Supplied entries -

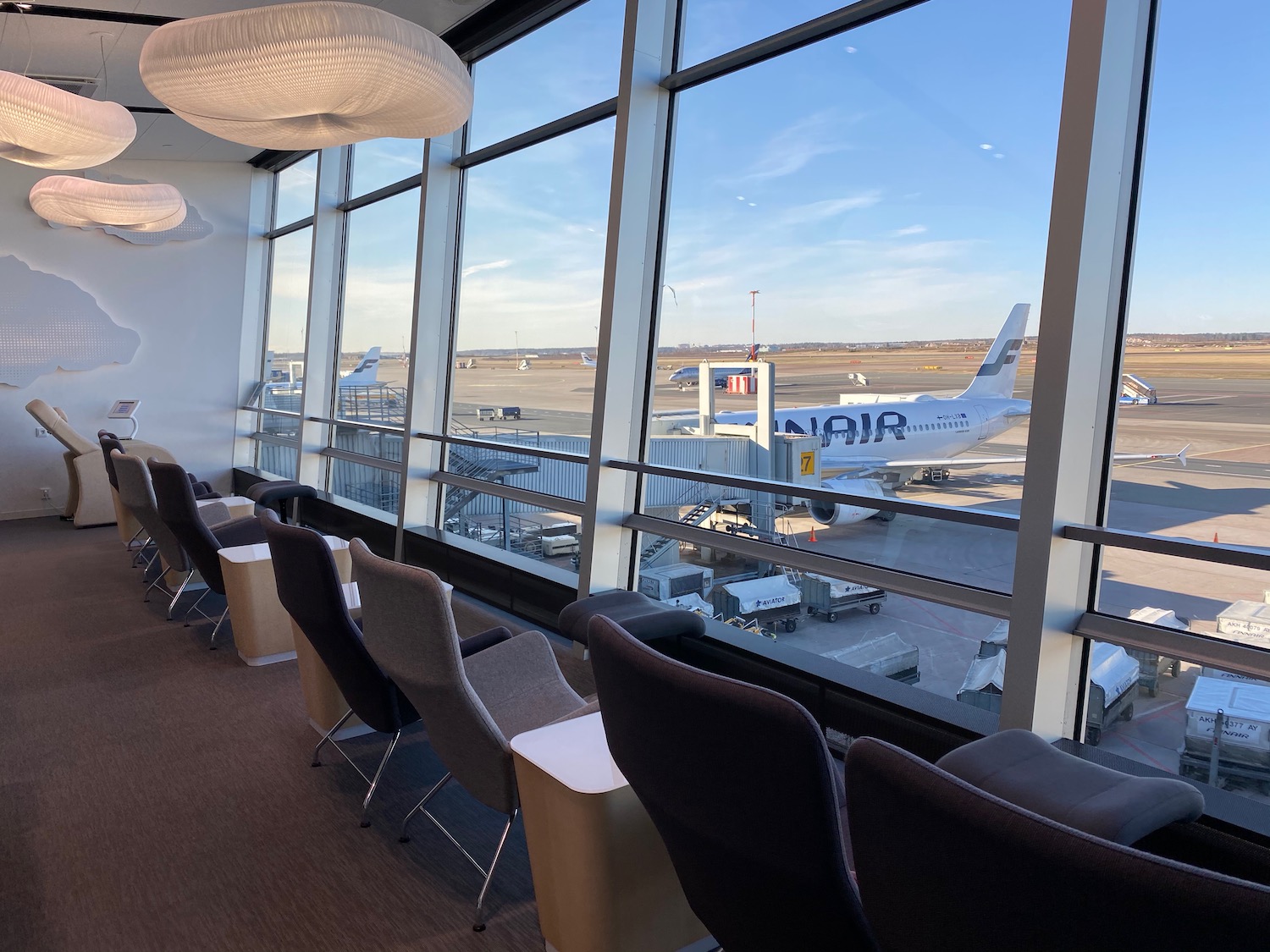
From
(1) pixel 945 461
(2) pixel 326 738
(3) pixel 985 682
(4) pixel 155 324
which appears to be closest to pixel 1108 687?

==

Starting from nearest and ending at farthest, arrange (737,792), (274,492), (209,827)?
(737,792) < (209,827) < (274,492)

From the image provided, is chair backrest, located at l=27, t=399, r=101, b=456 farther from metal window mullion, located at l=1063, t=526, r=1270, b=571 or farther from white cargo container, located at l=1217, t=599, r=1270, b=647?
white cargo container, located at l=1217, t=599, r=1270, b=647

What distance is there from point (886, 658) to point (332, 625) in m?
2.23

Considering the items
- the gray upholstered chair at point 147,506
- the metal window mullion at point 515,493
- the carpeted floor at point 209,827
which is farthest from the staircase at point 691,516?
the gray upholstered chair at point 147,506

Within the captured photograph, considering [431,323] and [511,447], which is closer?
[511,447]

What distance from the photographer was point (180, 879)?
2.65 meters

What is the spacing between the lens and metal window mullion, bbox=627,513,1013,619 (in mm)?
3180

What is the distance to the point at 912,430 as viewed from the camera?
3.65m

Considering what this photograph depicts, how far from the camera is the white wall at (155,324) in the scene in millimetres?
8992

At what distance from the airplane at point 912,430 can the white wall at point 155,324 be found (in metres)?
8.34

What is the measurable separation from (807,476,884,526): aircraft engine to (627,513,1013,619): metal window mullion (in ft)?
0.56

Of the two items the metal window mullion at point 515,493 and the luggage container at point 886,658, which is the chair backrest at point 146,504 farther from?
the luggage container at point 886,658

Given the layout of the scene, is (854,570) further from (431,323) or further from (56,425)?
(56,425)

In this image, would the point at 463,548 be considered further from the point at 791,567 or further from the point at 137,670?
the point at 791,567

Goal - Copy out, unchanged, the rows that begin with the line containing "What distance is" and end with the line containing "2.65 meters", including both of those lines.

Full response -
What distance is there from point (886, 658) to point (332, 625) in m?
2.23

Considering the items
- the gray upholstered chair at point 147,506
- the metal window mullion at point 515,493
- the carpeted floor at point 209,827
which is farthest from the staircase at point 691,516?
the gray upholstered chair at point 147,506

Within the captured photograph, considering [431,323] and [511,447], which is closer?
[511,447]

What distance from the photographer was point (180, 879)?
2.65 meters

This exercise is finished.